## Source document
◇ ◇ ◇ ◇ ◇

Wickham explains that he got involved with Rubicon Global because he has a high commitment to sustainability. He doesn’t view it as a company responding to a trend. Instead, he sought a company with the model and technology to disrupt an industry.
“This was a use of technology that enabled a young company to upset the tables and turn a very traditional model of doing business upside down,” he says.
Others agree, including former U.S. Attorney General John Ashcroft, who serves as Rubicon Global’s advisory board chairman (and will coincidentally be giving the keynote address at next year’s IGEL conference, set for March 20, 2013). David Ayres, WG’96, the CEO of Ashcroft’s eponymous strategic consultancy, predicts that the company will maintain its innovative ways.
“They have a fantastic opportunity, not only to transform an industry, but to stay ahead of all of their competitors in the space,” he says.
Co-founder Morris describes the company’s value proposition as: “We save our customers money, and we do something more sustainable than putting garbage in a landfill.” Typically, Rubicon Global saves its clients 20 to 30 percent on waste and recycling fees through a multipronged approach. Rubicon Global looks primarily at the back-end of a company’s supply chain, finding ways to streamline efficiency and reduce waste, sometimes even discovering or inventing new uses for otherwise end-of-life products—shredded uniforms sold as filler for pet beds; unused pizza dough turned into ethanol.
Their approach to sustainability problems has allowed for wider market benefits. Historically, the waste-hauling industry has been fragmented and dominated by two major players. Customers have not experienced a competitive or transparent bid process. The solution to this market failure was to create a virtual marketplace. The platform, dubbed “Caesar,” creates a tool for waste and recycling vendors to compete against one another by offering progressively lower bids on a job until Rubicon Global selects a vendor based on price and quality. This innovation has empowered small businesses to compete for local contracts from national corporations.
To Wickham, who views waste hauling as an inherently local business, this only makes sense. “When you can identify and manage haulers on a market-by-market basis and stitch together a network, you create efficiency and competition. And competition drives costs out of the system,” he says.
A social equity component emerges as well. Clients who would like to award a certain percentage of their contracts to small or minority-owned vendors are able to do so.
Ayres is quick to point out the importance of environmental sustainability not just as a tool for clients to enhance their brand and check a box on their corporate responsibility scorecard, but as a key driver of a company’s long-term success. Like any long-view, private company, Rubicon Global thrives or perishes based on talent, which it is able to attract and retain because of its focus on sustainability.
“One of the things that is really exciting to me about the company is the level of talent they are attracting—a lot of young people who are very committed to sustainability and a lot of industry veterans who are very excited about this new approach. … It has the feeling to me of more of a cause than a business,” says Ayres. That feeling of common purpose and shared passion is essential for a company’s long-term prospects. When you have that, Ayres believes “people are able to commit to a company and understand that they are having an impact on the world around them beyond just taking a paycheck.”
With commentators forecasting the end of the social media boom, while the green economy and the high-tech startup economy converge, it may be time for venture capitalists to consider more sustainability-focused startups.

◇ ◇ ◇ ◇ ◇

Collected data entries
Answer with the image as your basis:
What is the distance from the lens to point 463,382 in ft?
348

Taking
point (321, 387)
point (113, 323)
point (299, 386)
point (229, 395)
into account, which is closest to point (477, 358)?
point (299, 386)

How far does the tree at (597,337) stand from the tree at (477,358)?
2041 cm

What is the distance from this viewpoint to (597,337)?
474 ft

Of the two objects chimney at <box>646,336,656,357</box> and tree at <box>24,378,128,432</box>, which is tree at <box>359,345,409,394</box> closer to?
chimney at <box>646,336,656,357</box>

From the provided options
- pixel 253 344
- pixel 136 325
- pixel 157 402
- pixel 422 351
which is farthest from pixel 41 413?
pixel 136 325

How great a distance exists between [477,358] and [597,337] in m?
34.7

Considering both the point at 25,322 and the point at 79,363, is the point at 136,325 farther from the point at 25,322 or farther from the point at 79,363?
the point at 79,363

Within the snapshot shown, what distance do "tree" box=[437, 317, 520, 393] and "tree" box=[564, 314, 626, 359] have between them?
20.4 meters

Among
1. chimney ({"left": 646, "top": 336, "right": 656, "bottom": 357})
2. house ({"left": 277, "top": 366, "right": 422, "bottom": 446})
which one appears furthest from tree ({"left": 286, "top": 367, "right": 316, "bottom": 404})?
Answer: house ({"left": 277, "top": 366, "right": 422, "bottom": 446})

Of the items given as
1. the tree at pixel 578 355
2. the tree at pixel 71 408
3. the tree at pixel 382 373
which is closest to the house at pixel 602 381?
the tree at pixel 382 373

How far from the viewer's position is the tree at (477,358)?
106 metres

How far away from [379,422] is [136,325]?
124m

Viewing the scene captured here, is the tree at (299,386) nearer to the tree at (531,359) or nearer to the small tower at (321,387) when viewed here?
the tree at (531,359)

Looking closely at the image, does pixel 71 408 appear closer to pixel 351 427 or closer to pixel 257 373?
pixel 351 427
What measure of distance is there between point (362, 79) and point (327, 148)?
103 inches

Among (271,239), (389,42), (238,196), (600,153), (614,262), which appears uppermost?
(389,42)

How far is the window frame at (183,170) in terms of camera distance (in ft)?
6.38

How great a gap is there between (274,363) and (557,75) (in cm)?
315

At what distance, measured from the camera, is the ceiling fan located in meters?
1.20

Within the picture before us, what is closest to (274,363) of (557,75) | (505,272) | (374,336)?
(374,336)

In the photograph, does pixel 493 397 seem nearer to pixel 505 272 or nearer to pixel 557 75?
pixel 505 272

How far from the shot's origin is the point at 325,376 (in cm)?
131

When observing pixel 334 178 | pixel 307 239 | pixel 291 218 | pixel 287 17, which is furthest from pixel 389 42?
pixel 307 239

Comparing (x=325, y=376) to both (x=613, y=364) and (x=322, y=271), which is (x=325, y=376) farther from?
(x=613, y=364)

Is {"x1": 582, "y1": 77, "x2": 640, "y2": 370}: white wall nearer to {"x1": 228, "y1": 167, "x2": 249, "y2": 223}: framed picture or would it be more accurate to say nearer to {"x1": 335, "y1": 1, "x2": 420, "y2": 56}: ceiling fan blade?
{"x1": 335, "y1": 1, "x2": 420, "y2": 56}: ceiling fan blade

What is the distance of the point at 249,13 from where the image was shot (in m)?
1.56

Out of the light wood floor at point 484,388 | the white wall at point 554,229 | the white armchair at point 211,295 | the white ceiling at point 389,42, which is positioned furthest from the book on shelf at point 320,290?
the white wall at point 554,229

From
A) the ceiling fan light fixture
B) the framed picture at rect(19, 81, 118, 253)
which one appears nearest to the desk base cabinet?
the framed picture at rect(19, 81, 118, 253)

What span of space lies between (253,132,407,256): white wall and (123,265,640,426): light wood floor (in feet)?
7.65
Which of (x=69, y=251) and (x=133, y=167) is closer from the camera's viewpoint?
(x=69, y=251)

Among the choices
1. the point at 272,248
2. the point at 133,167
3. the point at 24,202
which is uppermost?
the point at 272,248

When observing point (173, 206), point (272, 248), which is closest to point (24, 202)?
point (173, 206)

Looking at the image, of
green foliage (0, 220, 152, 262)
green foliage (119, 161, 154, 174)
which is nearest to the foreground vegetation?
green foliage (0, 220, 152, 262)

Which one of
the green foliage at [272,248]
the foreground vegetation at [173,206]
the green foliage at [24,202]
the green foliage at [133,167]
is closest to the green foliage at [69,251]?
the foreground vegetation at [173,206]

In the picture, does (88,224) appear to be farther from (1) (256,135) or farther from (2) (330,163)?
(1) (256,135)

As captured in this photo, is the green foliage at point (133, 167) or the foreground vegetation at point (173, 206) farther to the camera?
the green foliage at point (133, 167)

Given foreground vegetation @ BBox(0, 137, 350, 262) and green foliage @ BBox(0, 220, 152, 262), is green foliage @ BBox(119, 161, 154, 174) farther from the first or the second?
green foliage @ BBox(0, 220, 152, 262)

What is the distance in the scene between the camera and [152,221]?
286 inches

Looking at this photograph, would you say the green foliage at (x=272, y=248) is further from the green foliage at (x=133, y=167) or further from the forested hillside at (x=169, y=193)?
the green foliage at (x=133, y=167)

◇ ◇ ◇ ◇ ◇

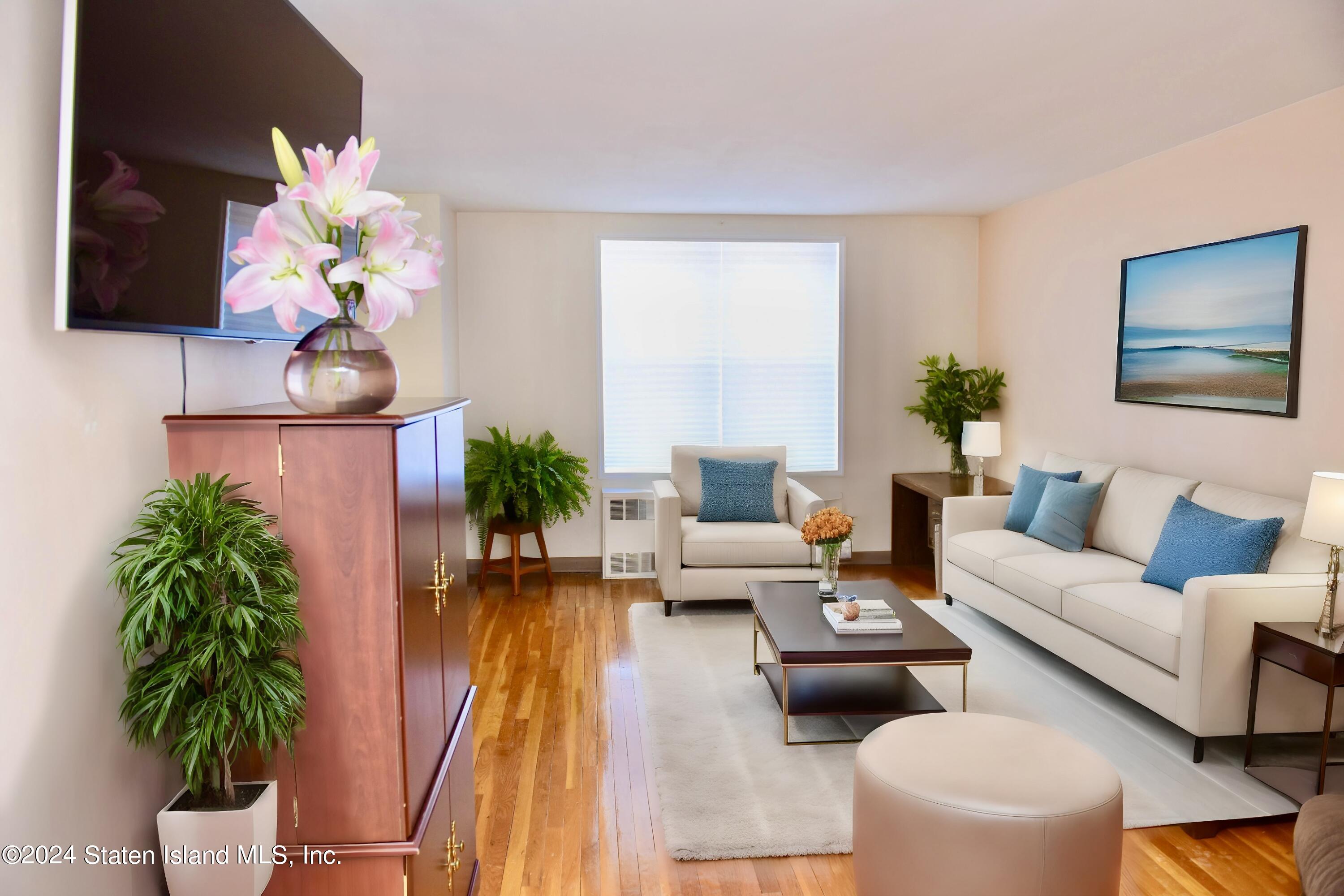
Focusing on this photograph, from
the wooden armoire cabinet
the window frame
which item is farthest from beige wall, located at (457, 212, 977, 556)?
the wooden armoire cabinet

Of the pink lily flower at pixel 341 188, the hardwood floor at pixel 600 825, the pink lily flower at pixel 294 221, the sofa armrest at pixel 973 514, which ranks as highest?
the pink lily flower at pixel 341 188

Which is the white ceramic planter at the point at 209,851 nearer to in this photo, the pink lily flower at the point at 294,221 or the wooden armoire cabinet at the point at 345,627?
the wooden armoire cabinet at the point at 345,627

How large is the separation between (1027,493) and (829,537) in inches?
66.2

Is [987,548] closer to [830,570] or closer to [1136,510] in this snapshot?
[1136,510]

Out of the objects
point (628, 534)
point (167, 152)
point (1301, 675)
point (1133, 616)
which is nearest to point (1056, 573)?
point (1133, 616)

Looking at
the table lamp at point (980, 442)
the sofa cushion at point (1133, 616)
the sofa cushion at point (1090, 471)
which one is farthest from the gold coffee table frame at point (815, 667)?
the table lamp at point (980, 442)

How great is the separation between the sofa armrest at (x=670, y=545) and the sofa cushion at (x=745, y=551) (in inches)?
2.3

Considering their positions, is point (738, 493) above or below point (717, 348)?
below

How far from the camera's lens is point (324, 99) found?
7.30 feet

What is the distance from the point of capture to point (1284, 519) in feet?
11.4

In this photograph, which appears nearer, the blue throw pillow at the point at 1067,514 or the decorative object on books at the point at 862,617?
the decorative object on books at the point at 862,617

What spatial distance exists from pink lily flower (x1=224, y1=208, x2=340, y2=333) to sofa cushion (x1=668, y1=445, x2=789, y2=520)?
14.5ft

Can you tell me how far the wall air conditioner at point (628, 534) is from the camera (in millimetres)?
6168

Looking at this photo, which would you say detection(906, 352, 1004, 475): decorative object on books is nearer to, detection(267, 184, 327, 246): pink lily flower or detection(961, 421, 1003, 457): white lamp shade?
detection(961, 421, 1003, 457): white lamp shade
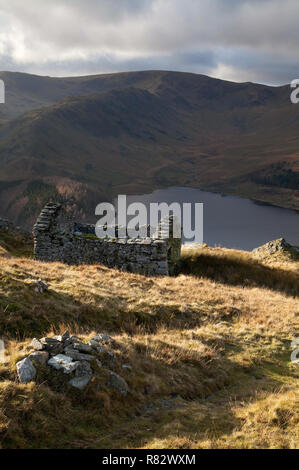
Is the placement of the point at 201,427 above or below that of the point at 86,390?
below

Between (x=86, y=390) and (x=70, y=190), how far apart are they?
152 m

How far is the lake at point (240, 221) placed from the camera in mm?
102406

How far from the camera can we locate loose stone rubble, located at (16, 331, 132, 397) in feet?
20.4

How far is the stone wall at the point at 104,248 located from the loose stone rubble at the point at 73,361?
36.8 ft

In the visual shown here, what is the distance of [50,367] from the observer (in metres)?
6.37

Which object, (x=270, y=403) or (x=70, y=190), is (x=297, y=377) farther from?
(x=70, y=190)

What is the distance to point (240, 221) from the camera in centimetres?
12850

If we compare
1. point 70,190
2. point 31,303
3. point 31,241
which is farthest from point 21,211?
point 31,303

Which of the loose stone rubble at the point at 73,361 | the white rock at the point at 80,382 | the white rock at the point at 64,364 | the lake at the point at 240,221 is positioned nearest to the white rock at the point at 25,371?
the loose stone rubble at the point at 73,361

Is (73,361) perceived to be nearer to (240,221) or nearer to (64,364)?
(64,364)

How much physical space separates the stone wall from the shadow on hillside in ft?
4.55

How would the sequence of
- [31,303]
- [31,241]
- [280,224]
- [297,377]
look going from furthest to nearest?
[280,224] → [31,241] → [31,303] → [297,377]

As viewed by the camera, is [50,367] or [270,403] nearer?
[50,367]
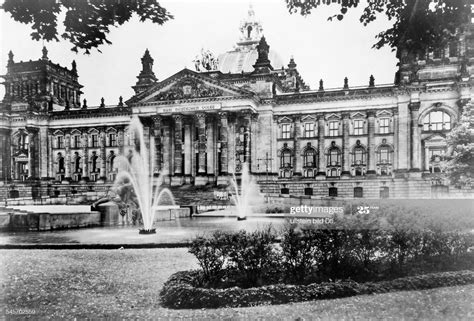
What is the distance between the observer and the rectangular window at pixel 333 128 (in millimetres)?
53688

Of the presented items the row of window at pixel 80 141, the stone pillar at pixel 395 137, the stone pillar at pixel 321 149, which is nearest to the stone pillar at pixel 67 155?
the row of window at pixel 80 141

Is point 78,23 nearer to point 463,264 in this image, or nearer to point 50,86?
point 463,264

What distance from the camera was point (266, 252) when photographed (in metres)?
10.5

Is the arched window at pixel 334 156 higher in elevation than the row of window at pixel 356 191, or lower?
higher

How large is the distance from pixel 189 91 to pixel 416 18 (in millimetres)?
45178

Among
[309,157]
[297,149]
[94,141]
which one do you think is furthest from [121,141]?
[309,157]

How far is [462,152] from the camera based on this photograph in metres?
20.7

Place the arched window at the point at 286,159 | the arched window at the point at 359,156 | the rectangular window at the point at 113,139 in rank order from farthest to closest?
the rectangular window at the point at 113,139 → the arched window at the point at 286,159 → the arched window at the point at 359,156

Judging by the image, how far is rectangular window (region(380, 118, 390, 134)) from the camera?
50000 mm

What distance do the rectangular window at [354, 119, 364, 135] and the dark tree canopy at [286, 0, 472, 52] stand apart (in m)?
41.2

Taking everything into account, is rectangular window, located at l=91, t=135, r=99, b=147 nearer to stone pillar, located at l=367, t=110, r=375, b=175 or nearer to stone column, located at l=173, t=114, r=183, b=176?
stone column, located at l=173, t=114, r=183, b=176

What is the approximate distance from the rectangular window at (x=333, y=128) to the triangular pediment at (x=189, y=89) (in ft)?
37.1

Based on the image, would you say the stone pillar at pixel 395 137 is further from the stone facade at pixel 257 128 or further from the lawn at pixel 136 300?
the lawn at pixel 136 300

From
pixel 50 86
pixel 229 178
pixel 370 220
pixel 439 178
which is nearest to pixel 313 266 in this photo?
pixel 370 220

◇ ◇ ◇ ◇ ◇

From the Rubicon Global article, reproduce the passage that begins at the words "Others agree, including" and ends after the words "its innovative ways.".

Others agree, including former U.S. Attorney General John Ashcroft, who serves as Rubicon Global’s advisory board chairman (and will coincidentally be giving the keynote address at next year’s IGEL conference, set for March 20, 2013). David Ayres, WG’96, the CEO of Ashcroft’s eponymous strategic consultancy, predicts that the company will maintain its innovative ways.